Proclamamos que a neutralidade da rede é necessária para manter uma Internet livre e garantir a igualdade de tratamento entre todos os usuários. O Estado deve garantir o acesso livre e igual em contraposição ao interesses corporativos e políticos. Em nenhuma circunstância pode haver qualquer coerção governamental ou empresarial para filtrar ou manipular os dados transferidos. A igualdade de tratamento dos dados só pode ser garantida se os dados são transmitidos sem monitoramento do conteúdo e desvinculado de informações sobre os  remetentes ou destinatários. Internet neutra significa também assegurar a liberdade de expressão. 

“Sob a mesma inspiração se apresenta nossa defesa do hackerativismo como um conjunto de  práticas que envolvem o trabalho com dados — livremente disponibilizados ou obtidos através de outros meios — que contribuam para transformações políticas ou sociais. O hackeamento de dados, bem como seu compartilhamento, devem ser reconhecidos como ato político legítimo, desde que tal ato venha contribuir para causas de interesse público e não visem prejuízo material ou moral de indivíduos em particular. A liberdade de manifestação e as ações políticas virtuais — DDoS e deface — devem ser asseguradas pelo Estado, que de igual forma deve desenvolver  programas de proteção aos whistleblowers. 

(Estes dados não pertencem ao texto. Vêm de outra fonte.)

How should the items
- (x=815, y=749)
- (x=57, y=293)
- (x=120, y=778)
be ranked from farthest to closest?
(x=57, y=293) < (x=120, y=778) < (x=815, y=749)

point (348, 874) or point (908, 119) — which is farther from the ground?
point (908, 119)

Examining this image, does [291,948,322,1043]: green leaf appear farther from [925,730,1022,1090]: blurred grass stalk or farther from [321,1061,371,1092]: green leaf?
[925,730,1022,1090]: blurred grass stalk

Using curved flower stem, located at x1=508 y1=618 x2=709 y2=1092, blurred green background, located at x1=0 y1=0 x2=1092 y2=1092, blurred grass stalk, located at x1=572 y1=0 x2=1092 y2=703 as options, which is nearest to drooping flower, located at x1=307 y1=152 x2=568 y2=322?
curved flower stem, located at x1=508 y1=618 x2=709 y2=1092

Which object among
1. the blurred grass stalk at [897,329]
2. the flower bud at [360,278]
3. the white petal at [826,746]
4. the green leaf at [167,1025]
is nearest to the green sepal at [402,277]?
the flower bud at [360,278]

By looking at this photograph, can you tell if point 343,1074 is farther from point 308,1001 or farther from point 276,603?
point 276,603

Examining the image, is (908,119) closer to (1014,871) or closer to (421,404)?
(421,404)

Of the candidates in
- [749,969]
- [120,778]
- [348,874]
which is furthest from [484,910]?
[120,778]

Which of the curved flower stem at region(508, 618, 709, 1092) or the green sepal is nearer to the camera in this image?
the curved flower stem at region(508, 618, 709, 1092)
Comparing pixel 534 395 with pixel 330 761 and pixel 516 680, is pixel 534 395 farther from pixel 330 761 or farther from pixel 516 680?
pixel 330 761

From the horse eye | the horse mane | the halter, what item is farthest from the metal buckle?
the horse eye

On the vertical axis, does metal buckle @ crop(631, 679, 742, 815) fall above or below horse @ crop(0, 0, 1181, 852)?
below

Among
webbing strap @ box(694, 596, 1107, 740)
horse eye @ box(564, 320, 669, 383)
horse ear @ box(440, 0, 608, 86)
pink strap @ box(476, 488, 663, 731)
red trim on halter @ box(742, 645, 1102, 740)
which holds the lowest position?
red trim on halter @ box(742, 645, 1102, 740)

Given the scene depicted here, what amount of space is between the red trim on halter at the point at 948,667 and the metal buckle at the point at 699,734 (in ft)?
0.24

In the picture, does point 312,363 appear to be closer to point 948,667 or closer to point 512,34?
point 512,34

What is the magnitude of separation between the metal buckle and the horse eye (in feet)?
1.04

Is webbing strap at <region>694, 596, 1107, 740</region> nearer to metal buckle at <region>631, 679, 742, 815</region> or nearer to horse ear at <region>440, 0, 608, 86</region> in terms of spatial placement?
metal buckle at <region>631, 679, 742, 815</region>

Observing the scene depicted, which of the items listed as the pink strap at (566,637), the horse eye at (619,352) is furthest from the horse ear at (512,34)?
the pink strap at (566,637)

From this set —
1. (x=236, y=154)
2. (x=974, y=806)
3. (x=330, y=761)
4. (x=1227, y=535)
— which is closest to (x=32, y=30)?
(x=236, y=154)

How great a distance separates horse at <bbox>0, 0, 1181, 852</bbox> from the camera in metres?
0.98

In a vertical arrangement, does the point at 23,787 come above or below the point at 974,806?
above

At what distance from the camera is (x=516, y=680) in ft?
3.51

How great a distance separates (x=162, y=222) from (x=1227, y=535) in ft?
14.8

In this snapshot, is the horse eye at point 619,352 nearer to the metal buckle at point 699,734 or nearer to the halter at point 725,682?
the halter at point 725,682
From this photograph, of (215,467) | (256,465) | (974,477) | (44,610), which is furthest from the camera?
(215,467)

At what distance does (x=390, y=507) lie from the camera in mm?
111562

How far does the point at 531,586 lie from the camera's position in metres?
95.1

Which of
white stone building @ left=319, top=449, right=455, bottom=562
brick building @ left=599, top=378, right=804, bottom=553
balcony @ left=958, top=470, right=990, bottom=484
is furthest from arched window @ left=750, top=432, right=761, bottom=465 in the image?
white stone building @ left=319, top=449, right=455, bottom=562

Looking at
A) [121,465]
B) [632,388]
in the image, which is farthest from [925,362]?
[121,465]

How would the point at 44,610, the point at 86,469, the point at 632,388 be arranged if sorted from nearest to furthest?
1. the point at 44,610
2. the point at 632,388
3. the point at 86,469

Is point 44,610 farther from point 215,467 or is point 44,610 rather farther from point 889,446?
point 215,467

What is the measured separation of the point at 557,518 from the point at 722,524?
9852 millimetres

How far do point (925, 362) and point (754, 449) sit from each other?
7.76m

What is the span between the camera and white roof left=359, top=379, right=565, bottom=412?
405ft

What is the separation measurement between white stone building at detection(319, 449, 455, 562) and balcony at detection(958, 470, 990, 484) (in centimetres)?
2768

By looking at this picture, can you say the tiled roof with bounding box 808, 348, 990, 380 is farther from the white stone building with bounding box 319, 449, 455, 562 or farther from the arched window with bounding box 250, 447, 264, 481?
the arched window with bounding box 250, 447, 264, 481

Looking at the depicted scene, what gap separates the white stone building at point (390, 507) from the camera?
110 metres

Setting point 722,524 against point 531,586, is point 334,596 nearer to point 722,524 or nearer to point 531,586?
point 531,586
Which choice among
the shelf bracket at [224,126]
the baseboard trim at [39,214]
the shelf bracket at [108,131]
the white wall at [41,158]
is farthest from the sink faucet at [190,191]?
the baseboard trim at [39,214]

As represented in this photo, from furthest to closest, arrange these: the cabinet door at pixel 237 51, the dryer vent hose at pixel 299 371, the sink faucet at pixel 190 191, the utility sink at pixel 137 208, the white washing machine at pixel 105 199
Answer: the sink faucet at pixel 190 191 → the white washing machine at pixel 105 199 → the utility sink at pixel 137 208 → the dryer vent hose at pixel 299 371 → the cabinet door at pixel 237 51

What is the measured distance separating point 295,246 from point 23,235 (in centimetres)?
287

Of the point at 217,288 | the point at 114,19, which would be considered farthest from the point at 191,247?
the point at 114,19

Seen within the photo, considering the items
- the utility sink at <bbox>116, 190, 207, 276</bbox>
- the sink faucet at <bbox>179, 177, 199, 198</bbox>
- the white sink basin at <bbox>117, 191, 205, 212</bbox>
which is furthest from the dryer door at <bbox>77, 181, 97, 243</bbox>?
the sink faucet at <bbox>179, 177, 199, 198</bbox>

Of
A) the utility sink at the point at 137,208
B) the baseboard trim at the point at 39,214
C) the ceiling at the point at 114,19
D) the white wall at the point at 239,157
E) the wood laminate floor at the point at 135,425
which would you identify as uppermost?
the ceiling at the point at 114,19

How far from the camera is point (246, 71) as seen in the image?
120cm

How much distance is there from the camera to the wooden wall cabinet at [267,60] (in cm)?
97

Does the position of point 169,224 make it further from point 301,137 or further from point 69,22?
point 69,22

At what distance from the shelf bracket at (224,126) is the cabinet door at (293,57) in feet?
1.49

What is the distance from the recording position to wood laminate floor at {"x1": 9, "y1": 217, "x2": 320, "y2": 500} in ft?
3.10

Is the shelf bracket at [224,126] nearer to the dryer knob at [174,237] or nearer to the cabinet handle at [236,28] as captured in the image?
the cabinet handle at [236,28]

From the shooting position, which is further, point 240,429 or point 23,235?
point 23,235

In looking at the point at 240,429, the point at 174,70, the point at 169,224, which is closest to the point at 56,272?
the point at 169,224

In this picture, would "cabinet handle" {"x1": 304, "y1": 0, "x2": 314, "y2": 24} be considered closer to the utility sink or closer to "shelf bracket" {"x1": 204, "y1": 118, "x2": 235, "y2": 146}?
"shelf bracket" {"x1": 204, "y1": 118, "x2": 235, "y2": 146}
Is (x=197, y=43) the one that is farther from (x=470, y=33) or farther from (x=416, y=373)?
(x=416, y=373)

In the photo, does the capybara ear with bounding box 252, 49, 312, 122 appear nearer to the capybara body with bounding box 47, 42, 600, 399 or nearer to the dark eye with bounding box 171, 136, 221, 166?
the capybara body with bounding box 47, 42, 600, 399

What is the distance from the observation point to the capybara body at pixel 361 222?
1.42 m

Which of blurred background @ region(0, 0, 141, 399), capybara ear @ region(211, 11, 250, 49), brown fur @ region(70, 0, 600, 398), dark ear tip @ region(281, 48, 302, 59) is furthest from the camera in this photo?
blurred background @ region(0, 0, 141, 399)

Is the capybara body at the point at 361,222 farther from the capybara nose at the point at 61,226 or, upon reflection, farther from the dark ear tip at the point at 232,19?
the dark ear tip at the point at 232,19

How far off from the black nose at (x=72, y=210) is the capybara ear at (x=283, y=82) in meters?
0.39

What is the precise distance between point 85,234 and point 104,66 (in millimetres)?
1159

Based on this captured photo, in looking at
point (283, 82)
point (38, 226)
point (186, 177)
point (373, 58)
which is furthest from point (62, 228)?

“Ressaltamos o compromisso inegociável com a defesa de whistleblowers, hackers e ativistas que sofrem uma perseguição política injustificável por conta de seus esforços em prol da radicalização da democracia digital em nossas sociedades. Pessoas como Chelsea Manning, Edward Snowden, Aaron Swartz e Anakata são alguns dos principais responsáveis pelo surgimento e pelo amadurecimento de uma consciência pirata, deixando cada vez mais claro que mesmo o ativismo mais descentralizado é perseguido e combatido pelas instituições estatais com a força e o arbítrio das estruturas mais autoritárias, policialescas e opressivas, colocando em jogo todas as conquistas democráticas em nome de uma noção estadocêntrica de segurança, que promove o sacrifício de alguns dos indivíduos mais brilhantes de nossa geração em nome da consolidação de nichos de poder institucional que visam a supressão dos direitos de todos nós. Devemos, portanto, proclamar o imperativo de se buscar desenvolver programas de proteção aos whistleblowers e lutar pelo fim do aprisionamento de prisioneiros de consciência e pela libertação imediata daqueles que já foram encarcerados.  

Ahoy!  

Coletivo PR do Partido Pirata “

*Deface, como é conhecido popularmente, é um termo de origem inglesa para o ato de modificar ou danificar a superfície ou aparência de algum objeto. Na segurança da informação, é usado para categorizar os ataques realizados por defacers e script kiddies para modificar a página de um site na Internet.

O ato pode ser analogamente comparado à pichação de muros e paredes. O autor do deface geralmente é referenciado como defacer ou também pichador.

** Hackerativismo (uma junção de hack e ativismo) é normalmente entendido como escrever código fonte, ou até mesmo manipular bits, para promover ideologia política — promovendo expressão política, liberdade de expressão, direitos humanos ou informação ética.